A specialist and author on the subject of endocrine disorders during pregnancy, Dr. Pessah-Pollack is a clinical assistant professor at the Icahn School of Medicine at Mount Sinai in New York City, and vice chairperson of the reproductive scientific committee for the American Association of Clinical Endocrinologists (AACE).
“Typically, we hold off on treating mild hyperthyroidism during pregnancy and monitor closely with thyroid levels. It would have been helpful to know the thyroid levels of these women in the study prior to treatment as well as on treatment,” she says. “Ideally, if we saw women with Graves’ disease seeking to become pregnant, we would manage their hyperthyroidism pre-conception with more definitive treatments to avoid use of medications that could cause potential teratogenic and congenital defects as seen in this study.”
The Korean cohort study underscores the importance of preconception counseling, she says. “And there’s a real opportunity for a mother to be treated by other methods prior to pregnancy than antithyroid drugs during pregnancy.”
Women have other options
She cites oral radioactive iodine treatment as one option, “with the goal of going from a hyperthyroid state to a hypothyroid state. Levothyroxine can be used safely during pregnancy. However, thyroid levels should be monitored until at goal preconception. Once they are, it’s safe for a woman to proceed with pregnancy.”

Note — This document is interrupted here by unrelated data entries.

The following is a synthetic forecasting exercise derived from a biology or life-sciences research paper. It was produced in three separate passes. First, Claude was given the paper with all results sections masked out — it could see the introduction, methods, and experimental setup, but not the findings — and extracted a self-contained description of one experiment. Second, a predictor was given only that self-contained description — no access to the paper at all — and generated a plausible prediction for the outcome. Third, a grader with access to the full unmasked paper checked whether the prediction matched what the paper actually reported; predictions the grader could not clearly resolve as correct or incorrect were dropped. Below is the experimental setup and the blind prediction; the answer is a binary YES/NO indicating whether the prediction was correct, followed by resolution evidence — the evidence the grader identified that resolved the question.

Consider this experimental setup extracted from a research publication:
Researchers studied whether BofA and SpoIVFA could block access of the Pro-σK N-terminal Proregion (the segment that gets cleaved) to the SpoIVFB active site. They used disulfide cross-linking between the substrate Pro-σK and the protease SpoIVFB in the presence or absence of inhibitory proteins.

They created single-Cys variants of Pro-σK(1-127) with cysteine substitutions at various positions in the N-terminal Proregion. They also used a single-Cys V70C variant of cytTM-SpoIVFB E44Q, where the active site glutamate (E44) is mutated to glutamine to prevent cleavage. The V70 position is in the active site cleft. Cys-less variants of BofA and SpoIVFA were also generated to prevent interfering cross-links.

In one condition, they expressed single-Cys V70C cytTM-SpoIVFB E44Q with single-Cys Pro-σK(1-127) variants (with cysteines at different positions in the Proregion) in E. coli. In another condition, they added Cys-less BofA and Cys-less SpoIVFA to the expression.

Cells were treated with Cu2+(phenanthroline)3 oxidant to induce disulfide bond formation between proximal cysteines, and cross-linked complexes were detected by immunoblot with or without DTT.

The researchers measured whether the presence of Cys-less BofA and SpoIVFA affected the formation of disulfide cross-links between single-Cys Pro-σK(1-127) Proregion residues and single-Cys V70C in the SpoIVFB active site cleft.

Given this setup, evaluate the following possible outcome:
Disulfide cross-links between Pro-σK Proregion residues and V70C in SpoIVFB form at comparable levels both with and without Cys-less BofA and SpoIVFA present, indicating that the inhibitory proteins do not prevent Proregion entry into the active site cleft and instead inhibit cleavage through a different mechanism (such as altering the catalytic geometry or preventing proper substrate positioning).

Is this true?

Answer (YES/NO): NO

A thyroidectomy or surgical removal of the thyroid gland is another option, she says. However, any surgery carries risk, and patients must recognize they will be on levothyroxine after surgery.
“Women will still need monitoring of their thyroid levels during pregnancy if treated with either radioactive iodine or surgery,” Dr. Pessah-Pollack says. “In addition, they may remain positive for Graves’ antibodies. That requires monitoring of both the baby and the mother.”
If antithyroid drugs are used during pregnancy, focus should be on using the lowest dose possible for the shortest amount of time to minimize risk, she says. “If we can diagnose and treat our patients with Graves’ disease before pregnancy, we have the opportunity to definitively manage their hyperthyroidism and avoid use of antithyroid medications during pregnancy.”
As for what’s next in their research, the study’s authors say they “are exploring safe management of Graves’ disease for women of childbearing age.”